Tags follow the format emotion_name or emotion_name:intensity. Examples: 'positivity:high', 'curiosity', 'anger:low', 'surprise'. Combine multiple tags to create nuanced expressions.

Context-based streaming

CartesiaTTS uses a context_id to link multiple text chunks into a single coherent utterance. The first chunk starts a new context, and subsequent chunks continue it with continue: true. This preserves prosody and intonation across chunk boundaries.

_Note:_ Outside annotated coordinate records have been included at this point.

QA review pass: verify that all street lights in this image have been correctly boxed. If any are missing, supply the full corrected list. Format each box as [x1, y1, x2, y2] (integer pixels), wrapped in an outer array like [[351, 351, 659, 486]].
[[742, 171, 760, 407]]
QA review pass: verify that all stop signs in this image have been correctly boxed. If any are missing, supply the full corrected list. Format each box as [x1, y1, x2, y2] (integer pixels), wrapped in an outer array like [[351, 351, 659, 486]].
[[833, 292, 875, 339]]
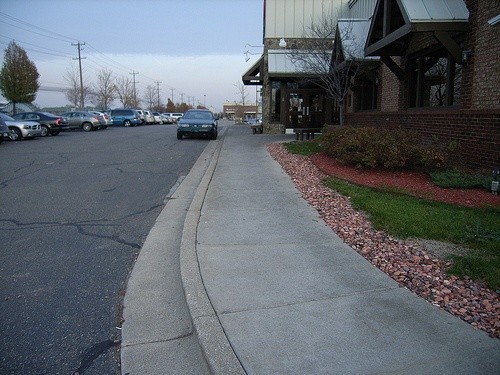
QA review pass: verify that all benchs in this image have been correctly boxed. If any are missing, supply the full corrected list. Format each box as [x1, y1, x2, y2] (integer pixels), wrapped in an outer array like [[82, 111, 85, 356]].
[[293, 128, 323, 140], [251, 124, 262, 134]]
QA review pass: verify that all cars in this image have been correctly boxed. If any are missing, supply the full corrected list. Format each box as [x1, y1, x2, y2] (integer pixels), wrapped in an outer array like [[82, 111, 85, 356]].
[[106, 108, 184, 128], [246, 119, 258, 125], [176, 109, 218, 139], [9, 112, 70, 136], [88, 110, 113, 130], [0, 111, 43, 141], [57, 111, 103, 132]]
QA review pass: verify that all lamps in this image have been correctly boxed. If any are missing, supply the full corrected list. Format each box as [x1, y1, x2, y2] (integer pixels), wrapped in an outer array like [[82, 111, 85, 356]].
[[244, 43, 264, 54], [279, 32, 287, 47], [462, 49, 472, 63], [245, 50, 262, 62]]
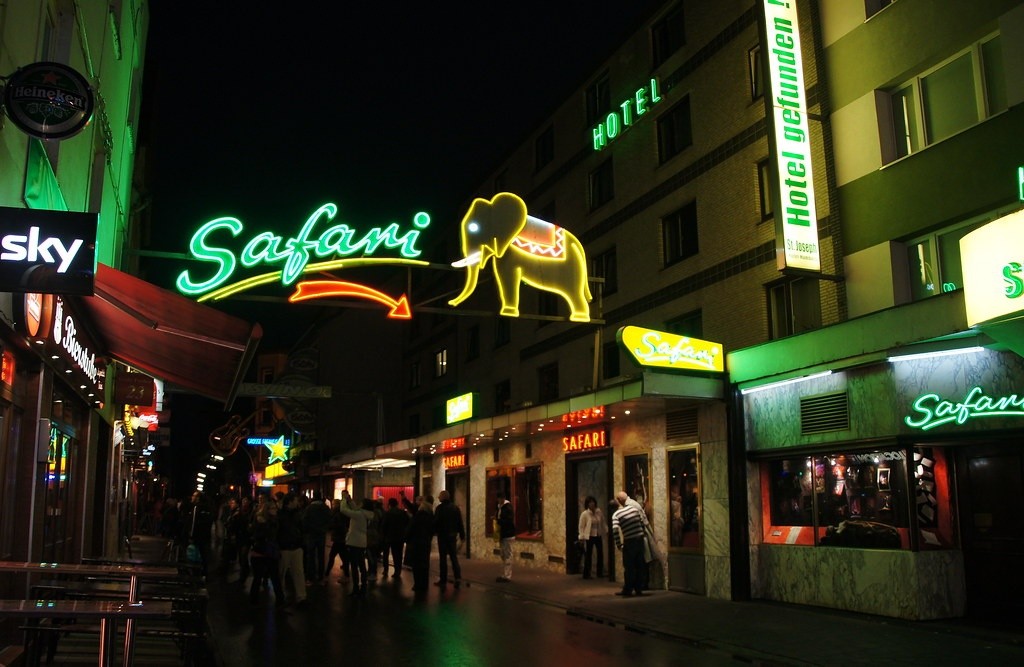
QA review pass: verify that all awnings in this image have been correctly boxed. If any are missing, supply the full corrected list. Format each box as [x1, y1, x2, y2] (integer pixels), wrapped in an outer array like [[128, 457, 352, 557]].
[[82, 263, 261, 413]]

The SDK handles context management automatically. For standalone use:

const tts = new CartesiaTTS({
  proxyUrl: '/api/proxy/cartesia',
  voiceId: 'a0e99841-438c-4a64-b679-ae501e7d6091',
});

await tts.initialize();
await tts.connect();       // Opens WebSocket, generates context ID

tts.onAudio((chunk) => {
  // chunk.data contains raw PCM audio
});

tts.sendText('Hello, ');   // First chunk: continue = false
tts.sendText('world!');    // Continuation: continue = true
await tts.finalize();      // Sends end-of-input, resets context
await tts.disconnect();

After finalize(), the context resets. The next sendText() call starts a fresh utterance with a new context ID.

Tips

Use sonic-2 for the best combination of latency and quality. Use sonic-multilingual for non-English languages.
The speed option accepts any positive number. Values above 1 speed up speech; values below 1 slow it down.
Combine emotion tags for richer expression — e.g., ['positivity:high', 'curiosity'] for an enthusiastic, inquisitive tone.
For telephony, use pcm_mulaw or pcm_alaw encoding with an 8000 Hz sample rate.
Cartesia emits word-level timestamp events during streaming. These arrive as metadata alongside audio chunks.